Tribal Europe became strong during the last centuries of the Roman empire. The Goths had a literary culture by 350 A.D., and subdivided into Visigoths and Ostrogoths. The Franks would ultimately be the most influential tribe, forming the basis of modern Europe; they emerged from their homeland (“Franconia” or “Frankenland”), in the area which is now on the German/Czech border.

The tribes began in the area north of the Danube and east of the Rhein, the cradle of Europe, and expanded as Roman influence imploded. These ancient tribes originally engaged in pagan polytheism; consider the close parallels between Norse mythology, Greco-Roman mythology, and Hinduism.
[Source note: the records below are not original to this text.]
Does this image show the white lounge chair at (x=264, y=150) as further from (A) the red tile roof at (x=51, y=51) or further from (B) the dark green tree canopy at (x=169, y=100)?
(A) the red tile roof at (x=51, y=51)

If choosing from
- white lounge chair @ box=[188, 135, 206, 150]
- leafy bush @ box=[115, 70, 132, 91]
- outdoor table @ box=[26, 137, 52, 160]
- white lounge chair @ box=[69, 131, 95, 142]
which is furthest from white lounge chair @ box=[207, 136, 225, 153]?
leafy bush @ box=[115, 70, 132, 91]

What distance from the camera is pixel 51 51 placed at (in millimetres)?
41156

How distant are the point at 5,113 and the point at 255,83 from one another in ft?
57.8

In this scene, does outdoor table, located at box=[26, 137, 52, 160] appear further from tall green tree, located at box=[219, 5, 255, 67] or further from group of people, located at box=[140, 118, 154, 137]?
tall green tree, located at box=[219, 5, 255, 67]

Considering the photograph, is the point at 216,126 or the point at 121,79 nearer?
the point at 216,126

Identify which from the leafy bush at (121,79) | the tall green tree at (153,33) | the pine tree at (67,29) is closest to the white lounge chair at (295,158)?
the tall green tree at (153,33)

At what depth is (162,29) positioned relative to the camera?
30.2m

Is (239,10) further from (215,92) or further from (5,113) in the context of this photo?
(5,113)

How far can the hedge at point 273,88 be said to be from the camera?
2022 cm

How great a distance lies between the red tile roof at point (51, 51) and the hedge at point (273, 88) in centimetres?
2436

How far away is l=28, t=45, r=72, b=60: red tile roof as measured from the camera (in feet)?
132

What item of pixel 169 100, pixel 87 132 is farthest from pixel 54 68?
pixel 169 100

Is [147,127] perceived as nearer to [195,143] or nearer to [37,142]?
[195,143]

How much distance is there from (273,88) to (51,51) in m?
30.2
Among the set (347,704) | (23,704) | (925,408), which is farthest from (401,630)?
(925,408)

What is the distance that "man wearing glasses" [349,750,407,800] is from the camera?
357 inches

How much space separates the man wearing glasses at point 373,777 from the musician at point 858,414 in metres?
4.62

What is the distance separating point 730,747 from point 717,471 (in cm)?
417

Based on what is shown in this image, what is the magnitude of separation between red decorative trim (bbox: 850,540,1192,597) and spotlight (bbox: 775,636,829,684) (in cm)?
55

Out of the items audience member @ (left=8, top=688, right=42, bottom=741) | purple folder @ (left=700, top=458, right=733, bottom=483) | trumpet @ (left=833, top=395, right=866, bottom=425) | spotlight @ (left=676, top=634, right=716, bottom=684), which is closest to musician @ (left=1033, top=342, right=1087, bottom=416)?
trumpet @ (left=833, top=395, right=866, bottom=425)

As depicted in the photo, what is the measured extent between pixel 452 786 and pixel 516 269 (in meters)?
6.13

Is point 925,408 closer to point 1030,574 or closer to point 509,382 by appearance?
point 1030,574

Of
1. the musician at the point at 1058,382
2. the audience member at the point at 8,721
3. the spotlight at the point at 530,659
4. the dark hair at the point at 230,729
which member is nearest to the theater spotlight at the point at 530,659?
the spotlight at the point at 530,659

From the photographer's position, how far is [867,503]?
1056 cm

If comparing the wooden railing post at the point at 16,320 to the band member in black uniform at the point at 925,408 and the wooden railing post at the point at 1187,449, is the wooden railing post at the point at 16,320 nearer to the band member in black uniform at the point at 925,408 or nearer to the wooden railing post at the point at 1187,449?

The major European tribal groupings (Germanic, Latin, Greek, Slavic) are siblings to the Persian/Iranian and Sanskrit groupings. Thus “western” culture has some surprising ties to the East.

But Arabic, Hebrew, Egyptian, and other Semitic cultural and genetic groups are not siblings of the Europeans. The eventual spread of monotheism and respect for human life represent the impact of Semitic thought on the Indo-European stock.

Europeans were all originally polytheistic. As the tribes switched from semi-nomadic to domestic lifestyles, the empire of the Franks emerged into dominance; the Merovingian and Carolinian dynasties would lead.

Europeans thus represent a mixed heritage; while the European languages are rather similar to Sanskrit, the moral and spiritual world view is Hebrew. Perhaps this is the source of the fact that “western” cultures are non-xenophobic, while “non western” cultures are xenophobic.

But the problem with this generalization is, as we have seen, it is difficult to define precisely which cultures are to be considered “western” and which are “non western”. The huge distance, in miles, between England and India shows us how far these tribes, originally living together, migrated.

The bottom line: European cultures have demonstrated a consistent openness to other civilizations, while the xenophobia of non-European traditions has led them to lock out foreign influences. Only in the twentieth century did significant numbers of non-European cultures begin to open themselves to other civilizations.